If you've ever been to downtown DIY venue The Smell, chances are you've met Daniel Wright-Fresco. He's the 44-year-old homeless man who hangs in the alley out back every night, telling stories about how No Age played his birthday party (which is true) and how he returned from a honeymoon vacation in Waikiki by bus (probably not).
Mostly, however, he focuses on his self-given role of unofficial venue security. Though his appearance can be scary to those who don't know him - he's short and thin, with dark shaggy hair and a penchant for baggy, found duds - he's genuinely protective of Smell patrons, many of whom are teenagers. He'll walk you to your car, he keeps the area (which borders Skid Row) clear of pan-handlers, and he enforces the venue's strict no-alcohol policy. He's completely sincere about all of it.
"He's an asset to the place," says Jim Smith, owner of the Smell. "It makes him feel good to be out there protecting people, providing a service."
So, when news recently broke that Daniel had been arrested, concern rippled through the Smell community.
#FREEDANIEL hashtags appeared on the Smell's Facebook page, local bands proposed a benefit concert to help raise money for his bail, and fans scrambled to find him an attorney. Confusion abounded. What happened?
Wright-Fresco is something of a mysterious figure, and, as he's being held at the Twin Towers correctional facility downtown, we were unable to speak to him. But at his hearing March 5, the story came into focus.
Turns out Wright-Fresco was arrested February 19, after allegedly threatening a man named Ignacio Nava at the used car dealership where Nava works, near the Smell.

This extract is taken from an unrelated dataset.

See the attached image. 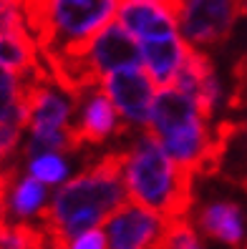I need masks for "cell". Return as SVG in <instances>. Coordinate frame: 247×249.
Returning <instances> with one entry per match:
<instances>
[{"instance_id":"cell-1","label":"cell","mask_w":247,"mask_h":249,"mask_svg":"<svg viewBox=\"0 0 247 249\" xmlns=\"http://www.w3.org/2000/svg\"><path fill=\"white\" fill-rule=\"evenodd\" d=\"M126 201L124 151L116 149L101 154L81 174L66 179L51 196L48 209L40 219L48 234V244H58L89 229H98Z\"/></svg>"},{"instance_id":"cell-2","label":"cell","mask_w":247,"mask_h":249,"mask_svg":"<svg viewBox=\"0 0 247 249\" xmlns=\"http://www.w3.org/2000/svg\"><path fill=\"white\" fill-rule=\"evenodd\" d=\"M121 151L129 199L167 222L190 219L194 209V171L171 161L147 128L134 134Z\"/></svg>"},{"instance_id":"cell-3","label":"cell","mask_w":247,"mask_h":249,"mask_svg":"<svg viewBox=\"0 0 247 249\" xmlns=\"http://www.w3.org/2000/svg\"><path fill=\"white\" fill-rule=\"evenodd\" d=\"M121 0H43L28 13V25L43 61L78 53L101 28L116 20Z\"/></svg>"},{"instance_id":"cell-4","label":"cell","mask_w":247,"mask_h":249,"mask_svg":"<svg viewBox=\"0 0 247 249\" xmlns=\"http://www.w3.org/2000/svg\"><path fill=\"white\" fill-rule=\"evenodd\" d=\"M245 16L242 0H182L179 36L197 51L217 48Z\"/></svg>"},{"instance_id":"cell-5","label":"cell","mask_w":247,"mask_h":249,"mask_svg":"<svg viewBox=\"0 0 247 249\" xmlns=\"http://www.w3.org/2000/svg\"><path fill=\"white\" fill-rule=\"evenodd\" d=\"M106 249H167L169 222L129 199L106 222Z\"/></svg>"},{"instance_id":"cell-6","label":"cell","mask_w":247,"mask_h":249,"mask_svg":"<svg viewBox=\"0 0 247 249\" xmlns=\"http://www.w3.org/2000/svg\"><path fill=\"white\" fill-rule=\"evenodd\" d=\"M101 91L109 96L114 108L129 131H144L152 119V104L156 96V83L141 66L121 68L98 81Z\"/></svg>"},{"instance_id":"cell-7","label":"cell","mask_w":247,"mask_h":249,"mask_svg":"<svg viewBox=\"0 0 247 249\" xmlns=\"http://www.w3.org/2000/svg\"><path fill=\"white\" fill-rule=\"evenodd\" d=\"M199 239L222 249H247V214L237 199L212 196L197 204L190 214Z\"/></svg>"},{"instance_id":"cell-8","label":"cell","mask_w":247,"mask_h":249,"mask_svg":"<svg viewBox=\"0 0 247 249\" xmlns=\"http://www.w3.org/2000/svg\"><path fill=\"white\" fill-rule=\"evenodd\" d=\"M129 128L124 126L119 111L114 108L109 96L101 86H91L76 96V116H74V139L76 146H101L114 136H126Z\"/></svg>"},{"instance_id":"cell-9","label":"cell","mask_w":247,"mask_h":249,"mask_svg":"<svg viewBox=\"0 0 247 249\" xmlns=\"http://www.w3.org/2000/svg\"><path fill=\"white\" fill-rule=\"evenodd\" d=\"M48 186L38 179L16 177V171H0V216L8 222H31V219H43L48 209Z\"/></svg>"},{"instance_id":"cell-10","label":"cell","mask_w":247,"mask_h":249,"mask_svg":"<svg viewBox=\"0 0 247 249\" xmlns=\"http://www.w3.org/2000/svg\"><path fill=\"white\" fill-rule=\"evenodd\" d=\"M171 86L184 91L187 96H192L199 111L212 121V116L222 101V83L217 78L212 58L205 51H197V48L190 51V55H187V61L179 68L177 78L171 81Z\"/></svg>"},{"instance_id":"cell-11","label":"cell","mask_w":247,"mask_h":249,"mask_svg":"<svg viewBox=\"0 0 247 249\" xmlns=\"http://www.w3.org/2000/svg\"><path fill=\"white\" fill-rule=\"evenodd\" d=\"M116 20L136 40L179 33V13L159 0H121Z\"/></svg>"},{"instance_id":"cell-12","label":"cell","mask_w":247,"mask_h":249,"mask_svg":"<svg viewBox=\"0 0 247 249\" xmlns=\"http://www.w3.org/2000/svg\"><path fill=\"white\" fill-rule=\"evenodd\" d=\"M139 46H141V68L152 76L156 89L171 86V81L177 78L179 68L184 66L187 55L192 51V46L179 33L139 40Z\"/></svg>"},{"instance_id":"cell-13","label":"cell","mask_w":247,"mask_h":249,"mask_svg":"<svg viewBox=\"0 0 247 249\" xmlns=\"http://www.w3.org/2000/svg\"><path fill=\"white\" fill-rule=\"evenodd\" d=\"M28 81H31V76H23V73H16L5 66H0V121H23L25 124Z\"/></svg>"},{"instance_id":"cell-14","label":"cell","mask_w":247,"mask_h":249,"mask_svg":"<svg viewBox=\"0 0 247 249\" xmlns=\"http://www.w3.org/2000/svg\"><path fill=\"white\" fill-rule=\"evenodd\" d=\"M25 174L28 177L38 179L46 186H61L66 179H71V166L66 161V154L58 151H43V154H33L25 156Z\"/></svg>"},{"instance_id":"cell-15","label":"cell","mask_w":247,"mask_h":249,"mask_svg":"<svg viewBox=\"0 0 247 249\" xmlns=\"http://www.w3.org/2000/svg\"><path fill=\"white\" fill-rule=\"evenodd\" d=\"M48 234L31 222H8L0 216V249H46Z\"/></svg>"},{"instance_id":"cell-16","label":"cell","mask_w":247,"mask_h":249,"mask_svg":"<svg viewBox=\"0 0 247 249\" xmlns=\"http://www.w3.org/2000/svg\"><path fill=\"white\" fill-rule=\"evenodd\" d=\"M0 33L5 36H33L28 25L23 0H0Z\"/></svg>"},{"instance_id":"cell-17","label":"cell","mask_w":247,"mask_h":249,"mask_svg":"<svg viewBox=\"0 0 247 249\" xmlns=\"http://www.w3.org/2000/svg\"><path fill=\"white\" fill-rule=\"evenodd\" d=\"M167 249H205L192 219H174V222H169Z\"/></svg>"},{"instance_id":"cell-18","label":"cell","mask_w":247,"mask_h":249,"mask_svg":"<svg viewBox=\"0 0 247 249\" xmlns=\"http://www.w3.org/2000/svg\"><path fill=\"white\" fill-rule=\"evenodd\" d=\"M25 136V124L23 121H0V166L18 154Z\"/></svg>"},{"instance_id":"cell-19","label":"cell","mask_w":247,"mask_h":249,"mask_svg":"<svg viewBox=\"0 0 247 249\" xmlns=\"http://www.w3.org/2000/svg\"><path fill=\"white\" fill-rule=\"evenodd\" d=\"M48 249H106V234L104 229H89L74 239L48 244Z\"/></svg>"},{"instance_id":"cell-20","label":"cell","mask_w":247,"mask_h":249,"mask_svg":"<svg viewBox=\"0 0 247 249\" xmlns=\"http://www.w3.org/2000/svg\"><path fill=\"white\" fill-rule=\"evenodd\" d=\"M23 3H25V13H31V10H36L43 3V0H23Z\"/></svg>"},{"instance_id":"cell-21","label":"cell","mask_w":247,"mask_h":249,"mask_svg":"<svg viewBox=\"0 0 247 249\" xmlns=\"http://www.w3.org/2000/svg\"><path fill=\"white\" fill-rule=\"evenodd\" d=\"M159 3H164V5H169V8H174L179 13V8H182V0H159Z\"/></svg>"},{"instance_id":"cell-22","label":"cell","mask_w":247,"mask_h":249,"mask_svg":"<svg viewBox=\"0 0 247 249\" xmlns=\"http://www.w3.org/2000/svg\"><path fill=\"white\" fill-rule=\"evenodd\" d=\"M242 10H245V16H247V0H242Z\"/></svg>"}]
</instances>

According to Nava's testimony, given in court with the aid of a Spanish-language translator, Wright-Fresco had been loitering around the dealership for months, which Nava and others believed to be a potential deterrent to business. Wright-Fresco, however, seemed to be serving the dealership's customers in the same way he does for kids at the Smell.
In any case, the day of his arrest, Wright-Fresco was confronted by Nava after the former opened the door to a car for a female customer. Nava told Wright-Fresco to leave. But Wright-Fresco asked to speak with Nava's manager and said to him, according to Nava: "Motherfucker, you want to know what it's like to fuck with a Salvadorian?"
Then Wright-Fresco allegedly opened his shirt, revealing a knife tucked into the waist of his pants. The receptionist called the police, and he was arrested and charged with felony "criminal threats," in essence the crime of putting someone in fear. His trial is set for March 19.
Daniel striking a pose.
Photo by Robert Cifuentes
According to Smell volunteers and long-time patrons, Wright-Fresco's back story goes something like this: He was born in El Salvador, where his parents were killed when he was very young. He was adopted by an American family who gave him the last name Wright and brought him to the United States. On the day of his high school graduation, his adoptive family was killed in a car accident, which presumably led to his homelessness.
Those who know him best say he's not intimidating. "Even with a knife, he's not a threatening presence," says Michael Fierstein, founder of Big Joy Records and longtime volunteer at the Smell. In fact, most everyone has seen the knife, which he is not afraid to show off - as a weapon of security - to those he seeks to protect. No one's actually seen him pull it out in an aggressive fashion.
The Smell's owner Smith admits that Wright-Fresco can be a nuisance at times, and often appears to be in hair-trigger survival mode - probably normal for someone who's lived on Skid Row for well over a decade.
One word kept coming up from those describing him: harmless. In general, people feel he's lived up to his self-applied task of maintaining order in the area surrounding the Smell.
"When he's not there he's missed," says Smith. "We can't wait to have him back."